Job
Render every line of the rows below as a JSON list of strings, one string per line, with blank lines dropped. Leave the pictures out.

***

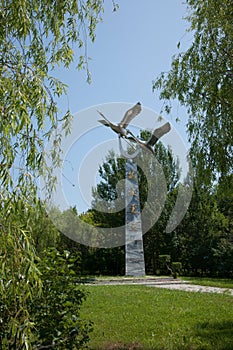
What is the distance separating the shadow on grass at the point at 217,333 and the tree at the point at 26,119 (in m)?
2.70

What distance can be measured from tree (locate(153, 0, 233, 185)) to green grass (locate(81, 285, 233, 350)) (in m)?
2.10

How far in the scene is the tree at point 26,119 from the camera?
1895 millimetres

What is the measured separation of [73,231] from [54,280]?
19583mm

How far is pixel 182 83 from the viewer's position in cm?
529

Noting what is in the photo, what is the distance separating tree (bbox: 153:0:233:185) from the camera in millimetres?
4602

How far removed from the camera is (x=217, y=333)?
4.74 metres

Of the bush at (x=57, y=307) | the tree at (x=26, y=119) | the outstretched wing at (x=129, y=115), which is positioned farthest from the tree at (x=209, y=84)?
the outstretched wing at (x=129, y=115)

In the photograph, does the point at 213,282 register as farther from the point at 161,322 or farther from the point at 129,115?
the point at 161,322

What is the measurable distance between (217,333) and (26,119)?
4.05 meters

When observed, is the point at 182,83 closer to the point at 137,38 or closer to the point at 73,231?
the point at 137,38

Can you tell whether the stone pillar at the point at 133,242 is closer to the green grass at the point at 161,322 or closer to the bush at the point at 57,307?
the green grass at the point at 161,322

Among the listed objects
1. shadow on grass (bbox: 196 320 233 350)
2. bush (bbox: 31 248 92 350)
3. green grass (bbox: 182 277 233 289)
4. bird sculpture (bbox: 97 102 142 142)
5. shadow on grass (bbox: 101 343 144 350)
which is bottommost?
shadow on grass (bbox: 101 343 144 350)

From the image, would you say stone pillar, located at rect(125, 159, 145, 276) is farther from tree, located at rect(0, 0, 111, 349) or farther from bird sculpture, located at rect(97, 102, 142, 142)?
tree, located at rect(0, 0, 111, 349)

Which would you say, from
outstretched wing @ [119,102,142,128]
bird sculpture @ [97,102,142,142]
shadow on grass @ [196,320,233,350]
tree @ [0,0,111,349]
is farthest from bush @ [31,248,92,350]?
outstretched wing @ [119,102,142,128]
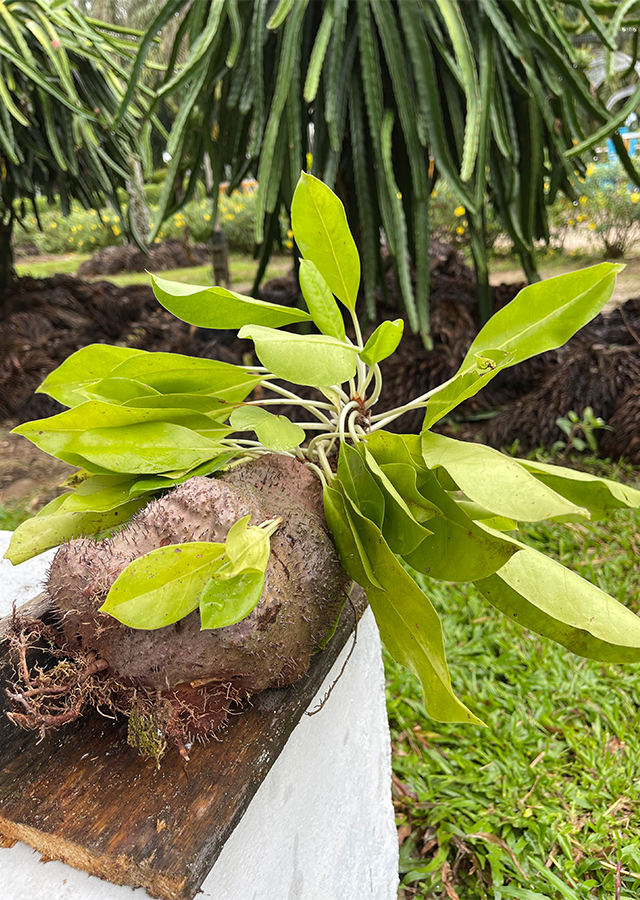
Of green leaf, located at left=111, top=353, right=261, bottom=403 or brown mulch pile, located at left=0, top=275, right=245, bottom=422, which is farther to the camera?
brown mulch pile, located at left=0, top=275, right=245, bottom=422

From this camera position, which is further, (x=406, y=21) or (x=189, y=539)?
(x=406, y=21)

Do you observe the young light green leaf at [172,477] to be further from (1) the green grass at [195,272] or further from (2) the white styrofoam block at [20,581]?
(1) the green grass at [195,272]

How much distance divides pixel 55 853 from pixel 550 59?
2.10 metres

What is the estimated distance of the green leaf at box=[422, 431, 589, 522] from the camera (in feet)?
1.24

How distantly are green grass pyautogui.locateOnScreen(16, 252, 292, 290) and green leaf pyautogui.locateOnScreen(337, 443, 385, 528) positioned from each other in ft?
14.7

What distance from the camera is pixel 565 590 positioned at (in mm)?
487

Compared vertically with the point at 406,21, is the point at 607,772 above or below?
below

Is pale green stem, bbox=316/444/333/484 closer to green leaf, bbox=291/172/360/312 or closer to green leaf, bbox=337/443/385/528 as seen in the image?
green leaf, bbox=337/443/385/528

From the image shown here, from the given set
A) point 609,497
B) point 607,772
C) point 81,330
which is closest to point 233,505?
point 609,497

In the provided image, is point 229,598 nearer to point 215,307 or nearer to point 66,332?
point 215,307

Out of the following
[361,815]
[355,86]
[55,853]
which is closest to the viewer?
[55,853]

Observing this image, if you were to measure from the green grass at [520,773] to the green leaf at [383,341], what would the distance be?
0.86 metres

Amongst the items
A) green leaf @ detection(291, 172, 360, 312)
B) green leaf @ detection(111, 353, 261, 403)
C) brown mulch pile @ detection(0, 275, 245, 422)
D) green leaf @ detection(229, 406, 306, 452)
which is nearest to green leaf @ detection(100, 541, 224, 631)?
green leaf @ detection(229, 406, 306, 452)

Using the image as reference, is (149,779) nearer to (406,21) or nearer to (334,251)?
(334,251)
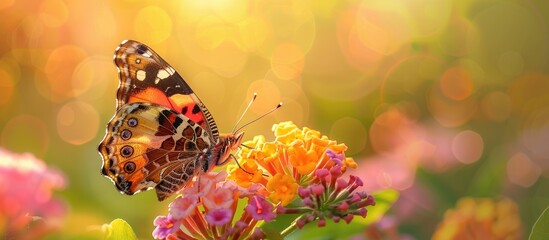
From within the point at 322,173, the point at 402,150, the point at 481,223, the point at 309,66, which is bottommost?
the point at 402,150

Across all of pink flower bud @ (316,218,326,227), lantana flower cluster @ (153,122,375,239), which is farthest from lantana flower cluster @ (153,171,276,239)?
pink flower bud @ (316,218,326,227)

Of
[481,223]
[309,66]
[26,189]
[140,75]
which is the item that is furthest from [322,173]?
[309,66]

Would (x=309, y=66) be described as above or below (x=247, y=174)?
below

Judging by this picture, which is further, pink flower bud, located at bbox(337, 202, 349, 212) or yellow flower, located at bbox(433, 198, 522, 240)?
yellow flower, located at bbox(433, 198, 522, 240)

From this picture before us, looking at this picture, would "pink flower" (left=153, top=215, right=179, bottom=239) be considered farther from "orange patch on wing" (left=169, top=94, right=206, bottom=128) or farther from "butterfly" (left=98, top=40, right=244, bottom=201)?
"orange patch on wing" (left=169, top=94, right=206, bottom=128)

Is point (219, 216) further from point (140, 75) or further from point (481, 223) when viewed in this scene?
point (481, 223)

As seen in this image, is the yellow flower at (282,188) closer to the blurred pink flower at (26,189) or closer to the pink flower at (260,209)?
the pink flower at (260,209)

***

Solution to this problem
[
  "What is the distance separating the shadow on grass at the point at 217,333 and the tree at the point at 26,119 (in m)?",
  "2.70",
  "What distance can be measured from tree (locate(153, 0, 233, 185)) to green grass (locate(81, 285, 233, 350)) (in m)?",
  "2.10",
  "How far in the scene is the tree at point 26,119 from the camera?",
  "1895 millimetres",
  "What is the measured separation of [73,231] from [54,280]?",
  "19583mm",
  "How far is pixel 182 83 from the viewer's position in cm?",
  "529",
  "Noting what is in the photo, what is the distance separating tree (bbox: 153:0:233:185) from the camera in millimetres?",
  "4602",
  "How far removed from the camera is (x=217, y=333)?",
  "4.74 metres",
  "Of the bush at (x=57, y=307) | the tree at (x=26, y=119) | the outstretched wing at (x=129, y=115), which is positioned farthest from the tree at (x=209, y=84)?",
  "the outstretched wing at (x=129, y=115)",
  "In the photograph, does the point at 213,282 register as farther from the point at 161,322 or farther from the point at 129,115?",
  "the point at 161,322",
  "What is the measurable distance between (217,333) and (26,119)?",
  "4.05 meters",
  "When observed, is the point at 182,83 closer to the point at 137,38 or closer to the point at 73,231?",
  "the point at 137,38",
  "Can you tell whether the stone pillar at the point at 133,242 is closer to the green grass at the point at 161,322 or closer to the bush at the point at 57,307?",
  "the green grass at the point at 161,322",
  "Among the listed objects",
  "1. shadow on grass (bbox: 196 320 233 350)",
  "2. bush (bbox: 31 248 92 350)",
  "3. green grass (bbox: 182 277 233 289)",
  "4. bird sculpture (bbox: 97 102 142 142)",
  "5. shadow on grass (bbox: 101 343 144 350)",
  "which is bottommost?",
  "shadow on grass (bbox: 101 343 144 350)",
  "From the image, would you say stone pillar, located at rect(125, 159, 145, 276) is farther from tree, located at rect(0, 0, 111, 349) or farther from bird sculpture, located at rect(97, 102, 142, 142)?",
  "tree, located at rect(0, 0, 111, 349)",
  "Which would you say, from",
  "outstretched wing @ [119,102,142,128]",
  "bird sculpture @ [97,102,142,142]",
  "shadow on grass @ [196,320,233,350]",
  "tree @ [0,0,111,349]",
  "is farthest from bush @ [31,248,92,350]?",
  "outstretched wing @ [119,102,142,128]",
  "Of green leaf, located at left=111, top=353, right=261, bottom=403 or brown mulch pile, located at left=0, top=275, right=245, bottom=422, which is farther to the camera?",
  "brown mulch pile, located at left=0, top=275, right=245, bottom=422",
  "From this camera position, which is further, (x=406, y=21) or (x=189, y=539)?",
  "(x=406, y=21)",
  "Do you observe the young light green leaf at [172,477] to be further from (1) the green grass at [195,272] or further from (2) the white styrofoam block at [20,581]?",
  "(1) the green grass at [195,272]",
  "How much distance divides pixel 55 853 from pixel 550 59?",
  "2.10 metres",
  "What is the estimated distance of the green leaf at box=[422, 431, 589, 522] from the camera (in feet)?",
  "1.24",
  "How distantly are green grass pyautogui.locateOnScreen(16, 252, 292, 290) and green leaf pyautogui.locateOnScreen(337, 443, 385, 528) positioned from each other in ft?",
  "14.7",
  "What distance from the camera is pixel 565 590 positioned at (in mm)?",
  "487",
  "Compared vertically with the point at 406,21, is the point at 607,772 above or below?",
  "below",
  "Is pale green stem, bbox=316/444/333/484 closer to green leaf, bbox=291/172/360/312 or closer to green leaf, bbox=337/443/385/528 as seen in the image?",
  "green leaf, bbox=337/443/385/528",
  "From the image shown here, from the given set",
  "A) point 609,497",
  "B) point 607,772",
  "C) point 81,330",
  "which is closest to point 233,505?",
  "point 609,497",
  "In the provided image, is point 229,598 nearer to point 215,307 or nearer to point 66,332?",
  "point 215,307",
  "Out of the following",
  "[361,815]",
  "[355,86]",
  "[55,853]",
  "which is closest to the viewer?",
  "[55,853]",
  "Observing this image, if you were to measure from the green grass at [520,773] to the green leaf at [383,341], what would the distance be?",
  "0.86 metres",
  "Amongst the items",
  "A) green leaf @ detection(291, 172, 360, 312)",
  "B) green leaf @ detection(111, 353, 261, 403)",
  "C) brown mulch pile @ detection(0, 275, 245, 422)",
  "D) green leaf @ detection(229, 406, 306, 452)",
  "which is nearest to green leaf @ detection(100, 541, 224, 631)?",
  "green leaf @ detection(229, 406, 306, 452)",
  "Using the image as reference, is (149,779) nearer to (406,21) or nearer to (334,251)?",
  "(334,251)",
  "From within the point at 322,173, the point at 402,150, the point at 481,223, the point at 309,66, which is bottommost?",
  "the point at 402,150",
  "Across all of pink flower bud @ (316,218,326,227), lantana flower cluster @ (153,122,375,239), which is farthest from lantana flower cluster @ (153,171,276,239)?",
  "pink flower bud @ (316,218,326,227)",
  "Of",
  "[481,223]",
  "[309,66]",
  "[26,189]",
  "[140,75]",
  "which is the item that is furthest from [322,173]?",
  "[309,66]",
  "Would (x=309, y=66) be described as above or below (x=247, y=174)?",
  "below",
  "Judging by this picture, which is further, pink flower bud, located at bbox(337, 202, 349, 212) or yellow flower, located at bbox(433, 198, 522, 240)?",
  "yellow flower, located at bbox(433, 198, 522, 240)",
  "From this picture before us, looking at this picture, would \"pink flower\" (left=153, top=215, right=179, bottom=239) be considered farther from \"orange patch on wing\" (left=169, top=94, right=206, bottom=128) or farther from \"butterfly\" (left=98, top=40, right=244, bottom=201)?",
  "\"orange patch on wing\" (left=169, top=94, right=206, bottom=128)",
  "Is point (219, 216) further from point (140, 75) or further from point (481, 223) when viewed in this scene?",
  "point (481, 223)",
  "As seen in this image, is the yellow flower at (282,188) closer to the blurred pink flower at (26,189) or closer to the pink flower at (260,209)?",
  "the pink flower at (260,209)"
]